I am using Windows 7 and Windows 10.

Both Windows 7 and Windows 10 can access a newly formatted TexFAT card, but after I write more than a few MB to them in Windows CE, then the card becomes inaccessible when put into the desktop PC.

@ed.nafziger: I used a TexFAT formatted USB stick and was able to write 426 MB without any issue reading on the PC. I only increased the amount of data step by step without deleting any data. How much data you wrote?

About 15 MB.
I’ve only seen this issue with SD cards, not USB flash drives, and I am using 2 SD cards.
For shutdown, I am closing all open file handles, sending the flush command as suggested above, waiting about 2 seconds, then “pulling the plug”. Is there anything else I should be doing as part of the shutdown sequence such as dismounting the cards? I do not go into suspend mode because I need to shut the system completely off, and I am currently not dismounting the cards because I didn’t think it was necessary.

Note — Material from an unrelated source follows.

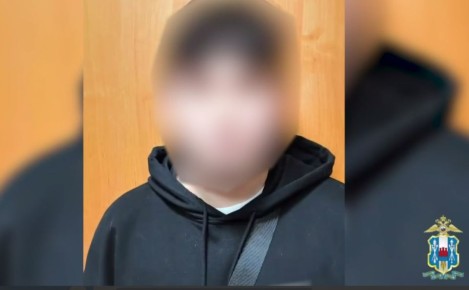 ���������� ����������� ��������� �������� ���������� ����������, ���������� ����� 1,7 ��� ������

@samuel.tx can you verify if IOCTL_DISK_FLUSH_CACHE is supported by the SDIO driver for T30? When I call DeviceIoControl as suggested it fails and GetLastError is 87 ERROR_INVALID_PARAMETER. If not, is there an alternative?

@ed.nafziger: No it is not there as well. Correct me if I am wrong, but as far as I remember disk cache is handled by the SD device itself. Some newer MMC standards (=> 4.5) support a cache control in the ext_csd register 33. We have not implemented this currently.

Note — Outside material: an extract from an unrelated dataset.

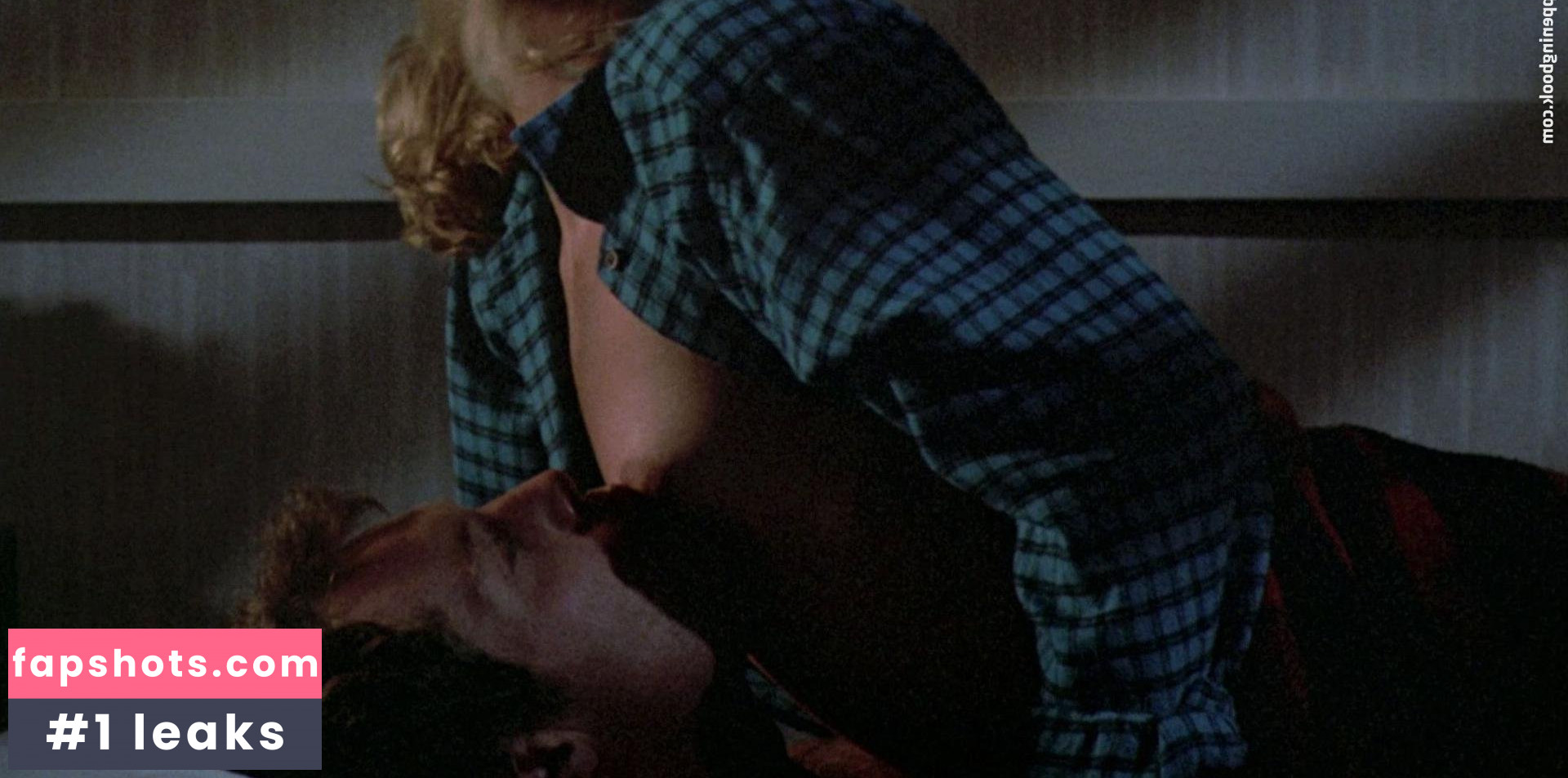 Kate McNeil gallery photo #10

Updating from V1.4 to V2.0B2 has solved all the SD card issues for me. I am still using a 2nd instance of the SD card driver DLL,not sure if that makes any difference anymore. FYI: for my shutdown sequence I close all open files, call DismountStore on both SD cards, and then pull the plug. Using FAT32 vs exFAT and/or transaction-safe doesn’t seem to make any difference (all combinations seem to be working properly now without issues).

@ed.nafziger: After some more investigations we found out the issue you have seen on 1.4 is due to some caching issues we have solved in roadmap issue 18481. This fix solves also the SD Card issue. We have added an additional issue 21072 in order to document that there was also an issue with SD Cards.